Date: 2009-03-08 04:16 am (UTC)
From: [identity profile] ysabetwordsmith.livejournal.com
A lot of my professional clothes say, "Look at me! I'm here to entertain you!" I do panels and workshops at science fiction conventions and Pagan festivals, so I have some eye-catching stuff. Renaissance faires are starting to get interesting because I've made enough garb now that we're usually wearing some of it ... and I'm too lazy to use a sewing machine, so anything I've made is hand-sewn, and boy howdy nothing else gets rennies talking better than that.

Which is another idea for you, Mandelbear: any kind of lapwork hobby like knitting, embroidery, sewing, etc. is a good way to get people talking to you, if you sit down with it at a bardic circle or a concert in the park or something like that. I do mine at home, but a lot of folks carry theirs around. It's funny, we had a couple other folks in our community doing lapwork of different kinds, and it's catching on so more people are.

Date: 2009-03-08 10:26 am (UTC)
From: [identity profile] acelightning.livejournal.com
Well, I'm not any kind of entertaining professional (although I have been a radio DJ, back in the Cenozoic Era). I just actively enjoy being a weirdo ;-D

*giggles at the thought of [livejournal.com profile] mdlbear taking up crocheting*

Date: 2009-03-10 11:49 am (UTC)
From: [identity profile] acelightning.livejournal.com
Plain knitting, done with metallic cord, actually looks amazingly like real chainmail. And I'm sure you've seen costume-level chainmail made out of those metallic pot-scrubbing pads... those are knit, and then sort of rolled up like a sock, but if you unroll them carefully you can make costumes for the high school drama club's Shakespeare Festival that at least look like chainmail.

(Conversely, my son has a legitimate chainmail shirt, acquired in his LARPing days, which happens to look and fit exactly like a very loosely knit t-shirt. He sometimes wears it to go clubbing.)

Re: Yes!

Date: 2009-03-08 08:34 pm (UTC)
From: [identity profile] ysabetwordsmith.livejournal.com
Oh, a guitar is perfect. So is a personal songbook. I've seen people carry multiple copies of favorite songs, so they can trade -- filkers and SCA bards usually keep their songs in a big binder. That's what gave me the idea for making a coven songbook, though it's mostly just chants and lyrics with a few pages of music. I've printed out so much, I'm going to have to split the material into two binders soon.

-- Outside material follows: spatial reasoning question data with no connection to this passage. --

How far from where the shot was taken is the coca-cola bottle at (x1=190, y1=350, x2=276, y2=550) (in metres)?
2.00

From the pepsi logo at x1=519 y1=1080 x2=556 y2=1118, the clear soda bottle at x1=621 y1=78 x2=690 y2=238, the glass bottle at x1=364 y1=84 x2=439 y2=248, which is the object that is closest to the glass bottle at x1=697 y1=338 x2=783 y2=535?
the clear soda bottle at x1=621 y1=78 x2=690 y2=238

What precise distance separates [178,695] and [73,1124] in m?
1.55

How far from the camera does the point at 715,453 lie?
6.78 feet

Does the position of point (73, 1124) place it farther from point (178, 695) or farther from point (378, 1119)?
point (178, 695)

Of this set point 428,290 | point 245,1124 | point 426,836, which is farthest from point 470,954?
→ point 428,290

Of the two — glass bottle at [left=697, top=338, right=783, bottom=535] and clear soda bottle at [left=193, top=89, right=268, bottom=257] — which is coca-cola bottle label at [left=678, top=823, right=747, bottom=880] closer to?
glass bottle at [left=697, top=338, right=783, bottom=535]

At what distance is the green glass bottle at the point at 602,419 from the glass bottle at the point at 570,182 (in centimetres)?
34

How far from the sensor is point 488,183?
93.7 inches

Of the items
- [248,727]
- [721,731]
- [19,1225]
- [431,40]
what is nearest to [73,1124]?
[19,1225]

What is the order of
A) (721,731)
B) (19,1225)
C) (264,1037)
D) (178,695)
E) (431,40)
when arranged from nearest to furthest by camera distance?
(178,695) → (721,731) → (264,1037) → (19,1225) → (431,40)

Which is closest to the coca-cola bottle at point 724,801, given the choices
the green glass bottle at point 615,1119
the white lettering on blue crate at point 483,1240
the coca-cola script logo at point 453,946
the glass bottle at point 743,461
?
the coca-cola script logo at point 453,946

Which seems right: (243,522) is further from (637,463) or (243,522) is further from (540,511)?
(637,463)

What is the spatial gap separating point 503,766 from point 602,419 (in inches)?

>>My hobbies are all things that take me away from people and into myself.<<

I can understand the appeal of that. If you're looking for a way to connect with people, though, a more sociable hobby might help. *ponder* Birdwatching is one good example; it works solo or in groups.

Hmm...

Date: 2009-03-10 03:56 am (UTC)
From: [identity profile] ysabetwordsmith.livejournal.com
Are you functional in pairs or trios?

Re: Hmm...

Date: 2009-03-10 04:37 pm (UTC)
From: [identity profile] ysabetwordsmith.livejournal.com
Okay, I can relate to that. Four to five people was my cap until I got into college -- other causes than shyness, but the effect was similar. Work with what you've got, and maybe it'll expand later.

Re: Yes!

Date: 2009-03-11 06:01 am (UTC)
From: [identity profile] ysabetwordsmith.livejournal.com
Well, I'd suggest gardening or hiking as requiring minimal attention, but I sure know how writing can gobble up all available time!

Re: Yes!

Date: 2009-03-11 06:31 am (UTC)
From: [identity profile] ysabetwordsmith.livejournal.com
We'll leave out gardening, then, though it's something I enjoy doing with friends.

Walking with one or two other people might be worth your while. The hiking I've done, most we ever had was four people, and usually it's only two or three of us. You don't have to talk all the time, you can listen to the world and just point out things to each other occasionally. (I have two woods-modes: quiet stalking, or name everything in sight like a nature program. Both are fun.) Are there any good places for walking near where you live?